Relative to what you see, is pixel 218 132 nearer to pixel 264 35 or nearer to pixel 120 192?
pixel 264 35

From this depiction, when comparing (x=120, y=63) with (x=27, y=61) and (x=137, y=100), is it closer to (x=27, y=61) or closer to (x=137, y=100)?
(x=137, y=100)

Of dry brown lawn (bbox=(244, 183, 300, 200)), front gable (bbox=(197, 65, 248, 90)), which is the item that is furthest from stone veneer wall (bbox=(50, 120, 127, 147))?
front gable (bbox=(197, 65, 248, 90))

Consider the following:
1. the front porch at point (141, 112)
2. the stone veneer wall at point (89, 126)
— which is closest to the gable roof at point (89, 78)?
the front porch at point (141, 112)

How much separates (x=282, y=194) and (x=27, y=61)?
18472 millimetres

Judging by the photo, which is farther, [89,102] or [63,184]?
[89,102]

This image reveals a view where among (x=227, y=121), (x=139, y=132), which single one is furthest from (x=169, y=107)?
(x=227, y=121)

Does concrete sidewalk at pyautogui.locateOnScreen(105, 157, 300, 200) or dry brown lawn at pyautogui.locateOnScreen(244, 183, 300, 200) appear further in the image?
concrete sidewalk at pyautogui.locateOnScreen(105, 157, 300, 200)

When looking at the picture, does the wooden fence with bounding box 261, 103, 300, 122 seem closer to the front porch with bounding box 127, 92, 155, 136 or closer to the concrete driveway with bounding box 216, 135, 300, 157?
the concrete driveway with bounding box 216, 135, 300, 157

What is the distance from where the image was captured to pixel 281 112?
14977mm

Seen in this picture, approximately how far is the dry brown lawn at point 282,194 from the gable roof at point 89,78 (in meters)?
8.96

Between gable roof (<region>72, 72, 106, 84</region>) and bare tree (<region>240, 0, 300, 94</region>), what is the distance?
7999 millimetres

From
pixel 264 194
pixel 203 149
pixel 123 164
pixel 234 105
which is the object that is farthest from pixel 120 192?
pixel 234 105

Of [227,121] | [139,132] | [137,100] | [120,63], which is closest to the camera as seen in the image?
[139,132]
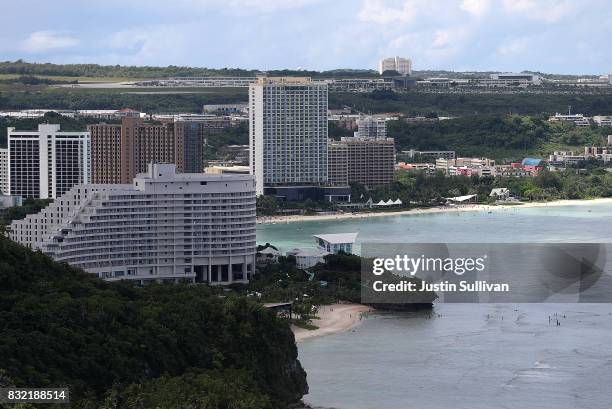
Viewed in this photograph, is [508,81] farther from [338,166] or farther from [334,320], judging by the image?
[334,320]

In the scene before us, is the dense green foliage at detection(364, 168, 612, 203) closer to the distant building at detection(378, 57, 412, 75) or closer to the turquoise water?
the turquoise water

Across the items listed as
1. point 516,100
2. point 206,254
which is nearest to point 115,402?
point 206,254

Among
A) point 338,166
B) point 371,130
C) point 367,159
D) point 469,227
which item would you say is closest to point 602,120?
point 371,130

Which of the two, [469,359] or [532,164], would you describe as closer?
[469,359]

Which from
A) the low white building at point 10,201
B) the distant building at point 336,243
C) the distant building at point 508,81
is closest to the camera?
the distant building at point 336,243

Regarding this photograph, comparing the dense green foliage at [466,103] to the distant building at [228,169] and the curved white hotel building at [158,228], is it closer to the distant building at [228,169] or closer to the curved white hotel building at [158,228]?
the distant building at [228,169]

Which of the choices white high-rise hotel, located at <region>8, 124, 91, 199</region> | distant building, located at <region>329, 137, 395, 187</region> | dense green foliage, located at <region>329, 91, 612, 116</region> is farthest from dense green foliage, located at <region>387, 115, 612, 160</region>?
white high-rise hotel, located at <region>8, 124, 91, 199</region>

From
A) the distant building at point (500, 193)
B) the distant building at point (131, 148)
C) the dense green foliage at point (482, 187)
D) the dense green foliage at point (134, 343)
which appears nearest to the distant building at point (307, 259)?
the dense green foliage at point (134, 343)
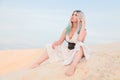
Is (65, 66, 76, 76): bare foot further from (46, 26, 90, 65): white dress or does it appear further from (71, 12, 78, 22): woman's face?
(71, 12, 78, 22): woman's face

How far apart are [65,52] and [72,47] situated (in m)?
0.20

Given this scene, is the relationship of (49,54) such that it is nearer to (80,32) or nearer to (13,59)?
(80,32)

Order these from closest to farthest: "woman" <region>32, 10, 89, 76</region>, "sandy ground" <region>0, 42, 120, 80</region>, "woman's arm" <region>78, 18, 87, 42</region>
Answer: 1. "sandy ground" <region>0, 42, 120, 80</region>
2. "woman" <region>32, 10, 89, 76</region>
3. "woman's arm" <region>78, 18, 87, 42</region>

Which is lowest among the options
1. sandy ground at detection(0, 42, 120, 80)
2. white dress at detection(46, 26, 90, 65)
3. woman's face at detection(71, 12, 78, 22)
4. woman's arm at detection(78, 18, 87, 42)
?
sandy ground at detection(0, 42, 120, 80)

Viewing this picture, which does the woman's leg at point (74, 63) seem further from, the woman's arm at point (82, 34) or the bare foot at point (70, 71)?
the woman's arm at point (82, 34)

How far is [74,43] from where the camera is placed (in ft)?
27.2

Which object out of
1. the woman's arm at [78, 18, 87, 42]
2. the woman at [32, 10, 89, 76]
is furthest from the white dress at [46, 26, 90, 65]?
the woman's arm at [78, 18, 87, 42]

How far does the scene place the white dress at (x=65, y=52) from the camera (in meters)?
7.93

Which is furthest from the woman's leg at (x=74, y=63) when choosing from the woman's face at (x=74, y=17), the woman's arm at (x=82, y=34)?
the woman's face at (x=74, y=17)

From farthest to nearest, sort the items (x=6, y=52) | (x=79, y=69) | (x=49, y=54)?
(x=6, y=52) < (x=49, y=54) < (x=79, y=69)

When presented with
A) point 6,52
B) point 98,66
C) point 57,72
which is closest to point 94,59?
point 98,66

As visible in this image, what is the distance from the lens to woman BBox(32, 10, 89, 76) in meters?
7.84

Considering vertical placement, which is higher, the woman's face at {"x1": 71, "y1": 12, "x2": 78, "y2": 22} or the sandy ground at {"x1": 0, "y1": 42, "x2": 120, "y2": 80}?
the woman's face at {"x1": 71, "y1": 12, "x2": 78, "y2": 22}

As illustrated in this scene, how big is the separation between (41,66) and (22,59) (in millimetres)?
6956
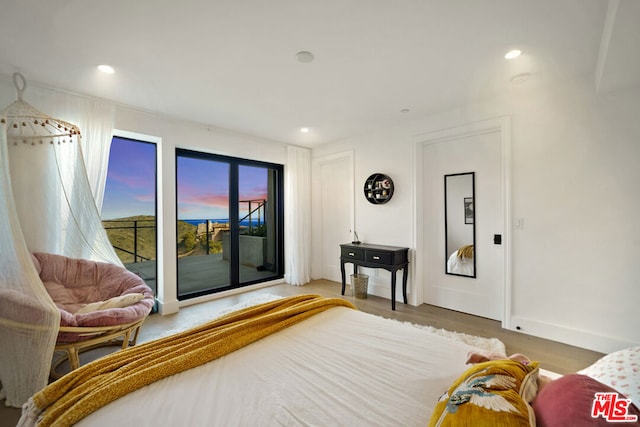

Task statement — Find each line in the records above that contains the word "farther", and copy those lines out. Case counts, so match it exactly.

Worked answer —
Judging by the photo, which is farther, [89,102] or [63,184]?
Viewed in this photograph, is [508,81] farther from [338,166] or farther from [334,320], judging by the image?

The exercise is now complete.